Scientific classification
- Kingdom: Plantae
- Clade: Tracheophytes
- Clade: Angiosperms
- Clade: Monocots
- Order: Alismatales
- Family: Araceae
- Subfamily: Aroideae
- Tribe: Nephthytideae
- Genus: Pseudohydrosme
- Species: P. gabunensis
- Binomial name: Pseudohydrosme gabunensis Engl.

= Pseudohydrosme gabunensis =

- Authority: Engl.
- Conservation status: EN

Species of flowering plant

Pseudohydrosme gabunensis, commonly known as the Gabon false hydrosme, is a species of flowering plant in the family Araceae. It was described by Heinrich Gustav Adolf Engler in 1892.

== Description ==
Pseudohydrosme gabunensis on average reaches about 15 cm tall, and 9–12 cm in diameter. Leaves are 1–1.3 m long, and 1–1.4 m in diameter. Spathe is 30–55 cm long. Flowers are white on the outside, to a purple-black color in the inside. Seeds are 9 mm long, and 7 mm wide.
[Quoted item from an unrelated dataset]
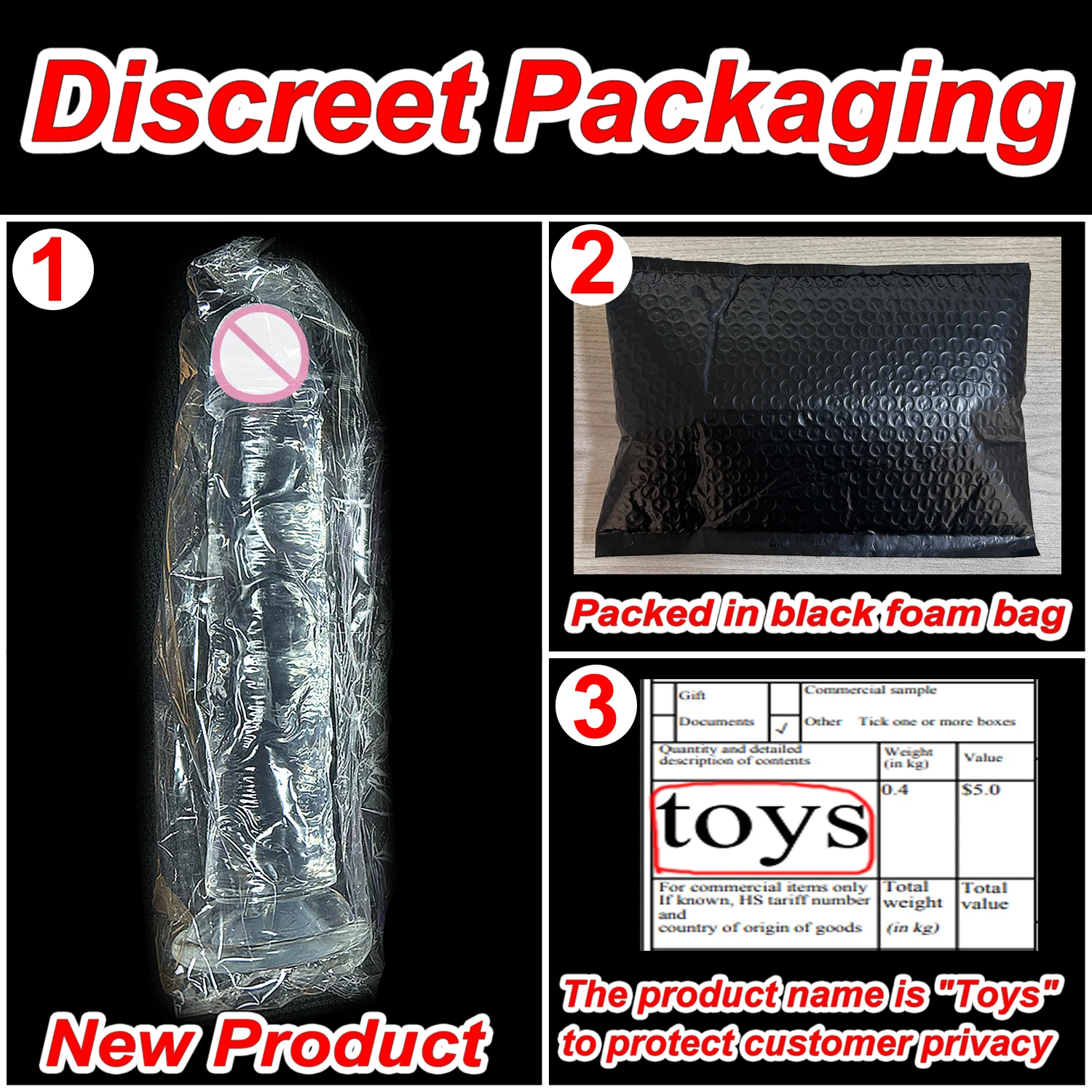 5 Colors Mini Transparent Suction Cup Dildo Soft Personal Massager Toy - Image 6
== Distribution and habitat ==
Pseudohydrosme gabunensis is endemic to the surrounding areas, and within Libreville, Gabon, where it grows in lowland tropical rainforests. Specimens are only known from five recorded sites, four being within Libreville, and the other being in the Komo Department, Gabon.

== Classification and conservation ==
Pseudohydrosme gabunensis is spelt in its Latin name as "gabunensis" or "Gabun", which is the German spelling of Gabon.

Pseudohydrosme gabunensis is currently listed as "Endangered" by the IUCN Red List, for deforestation and poaching are affecting the species limited natural range greatly. The species has gone extinct in some of its native range, for human urbanization and development are also becoming a severe threat in Libreville and some other surrounding suburban areas.

== Uses ==
Pseudohydrosme gabunensis is being over-exploited as an ornamental plant, from which collectors are trying to make a profit on the illegal plant trade, or keeping the specimens for themselves, being very similar to Pseudohydrosme ebo.